Is the green movement finally becoming less overwhelmingly white?

A high percentage of environmental activists are white, but minorities and the poor also have plenty at stake.

Jennifer Kho and Greg Harman,, Thursday 9 October 2014

When Nikki Silvestri, executive director of Green for All in Oakland, California, was growing up, she struggled with the idea that she had to choose between fighting for the environment and fighting for “my people” – in other words, combating social problems traditionally considered to be key African American issues, like police brutality.

After all, while the environment has historically been considered a white issue, plenty of studies – such as this 2010 research from Yale and George Mason universities (pdf) – have found that ethnic minorities are likely to be among the hardest hit by climate change. It’s increasingly clear that the environment is a social-justice issue.

“There is the assumption that folks have the day-to-day survival mode to deal with and whale-saving just ain’t our shit,” Silvestri said, speaking at SXSW Eco in Austin, Texas, on Monday. “It couldn’t be more wrong.”

There’s still a long way to go: a University of Michigan survey in May found that leaders of environmental groups are overwhelmingly white males, with ethnic minorities occupying fewer than 12% of leadership positions.

But things have been changing in a big way, Silvestri said. She pointed to last month’s People’s Climate March in New York, in which the lead marchers were people of color, as one example.

“I’ve been able to see all of these people of color really take on environmentalism and take on this issue as their own,” Silvestri said at the conference. “It’s been beautiful and it’s been trying.”
SXSW Eco conference Nikki Silvestri on Monday spoke at the SXSW Eco conference, throughout which Guardian Sustainable Business livestreamed selected sessions.
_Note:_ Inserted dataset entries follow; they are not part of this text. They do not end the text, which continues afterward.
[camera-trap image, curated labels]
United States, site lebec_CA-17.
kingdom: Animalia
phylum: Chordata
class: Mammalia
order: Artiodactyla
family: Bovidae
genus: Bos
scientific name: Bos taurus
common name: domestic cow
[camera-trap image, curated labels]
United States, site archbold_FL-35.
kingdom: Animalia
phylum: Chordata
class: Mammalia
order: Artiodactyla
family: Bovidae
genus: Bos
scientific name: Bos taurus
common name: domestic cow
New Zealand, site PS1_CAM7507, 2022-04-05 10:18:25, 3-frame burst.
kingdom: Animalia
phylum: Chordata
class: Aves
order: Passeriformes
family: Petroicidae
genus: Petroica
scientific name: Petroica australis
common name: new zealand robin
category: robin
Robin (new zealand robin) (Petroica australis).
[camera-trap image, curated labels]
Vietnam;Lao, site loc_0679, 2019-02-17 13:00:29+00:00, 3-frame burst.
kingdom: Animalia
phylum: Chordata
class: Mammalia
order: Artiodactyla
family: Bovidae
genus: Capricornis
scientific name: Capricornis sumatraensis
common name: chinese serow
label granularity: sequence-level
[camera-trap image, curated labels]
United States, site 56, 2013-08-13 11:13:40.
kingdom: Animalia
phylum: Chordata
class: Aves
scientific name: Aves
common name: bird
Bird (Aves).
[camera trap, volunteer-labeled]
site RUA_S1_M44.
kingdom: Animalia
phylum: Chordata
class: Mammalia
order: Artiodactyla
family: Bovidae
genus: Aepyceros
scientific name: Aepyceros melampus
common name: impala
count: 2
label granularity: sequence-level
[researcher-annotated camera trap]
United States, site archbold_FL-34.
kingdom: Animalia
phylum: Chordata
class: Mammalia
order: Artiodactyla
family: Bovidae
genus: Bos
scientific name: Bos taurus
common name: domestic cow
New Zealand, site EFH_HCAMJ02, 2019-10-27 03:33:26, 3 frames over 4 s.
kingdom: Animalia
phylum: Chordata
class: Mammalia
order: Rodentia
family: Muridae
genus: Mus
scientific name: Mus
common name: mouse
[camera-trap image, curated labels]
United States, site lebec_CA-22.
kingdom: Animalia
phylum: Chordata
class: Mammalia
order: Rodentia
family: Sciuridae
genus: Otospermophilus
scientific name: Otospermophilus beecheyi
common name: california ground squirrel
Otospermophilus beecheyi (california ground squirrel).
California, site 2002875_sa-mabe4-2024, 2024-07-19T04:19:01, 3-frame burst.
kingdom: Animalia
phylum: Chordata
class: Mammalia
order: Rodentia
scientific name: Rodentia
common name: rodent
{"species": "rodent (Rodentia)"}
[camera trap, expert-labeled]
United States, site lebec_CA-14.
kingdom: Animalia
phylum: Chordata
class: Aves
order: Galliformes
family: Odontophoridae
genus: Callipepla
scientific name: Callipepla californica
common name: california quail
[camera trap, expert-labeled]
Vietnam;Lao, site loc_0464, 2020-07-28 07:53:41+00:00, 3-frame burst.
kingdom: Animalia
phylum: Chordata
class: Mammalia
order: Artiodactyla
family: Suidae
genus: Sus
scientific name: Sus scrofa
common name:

Photograph: Diego Donamaria/SXSW

In a survey of African Americans, Latin Americans and Asians in swing states, Green for All found that the majority of respondents said they actively sought out news and information about the environment.

According to the survey, 75% of people of color think carbon emissions standards will create, not kill, jobs in the long-term, even though 50% think we will lose jobs in the short-term, Silvestri said. Meanwhile, 70% of the respondents said they would vote differently on a candidate who held a bad position on climate change.

The findings echo a Pew Research Center survey last month found that nonwhites are 20% more likely than whites to think climate change should be a top priority for the government, and 2010 research from Yale and George Mason universities (pdf), which also found that ethnic minorities “were often the strongest supporters of policies to reduce greenhouse gas emissions, even when informed that some of these policies would entail individual costs”.

What can be done to bring more people of color into the environmental movement? “Do not reinvent the wheel,” she said.

When her organization aimed to get people of color involved in the sharing economy, it didn’t try to create a sharing platform on Android. Instead, it turned to a network that already fosters sharing inside the African American communities – the churches, she said.

She reminded the audience that people who are in breakdown mode – struggling to make ends meet – need some lightness in their lives too.

“I often think one of the reasons we don’t have civil disobedience now is because we don’t have a soundtrack,” she said. “The role of music and song is to confront things that can’t be confronted directly. Sometimes you have to go around the side or the back.”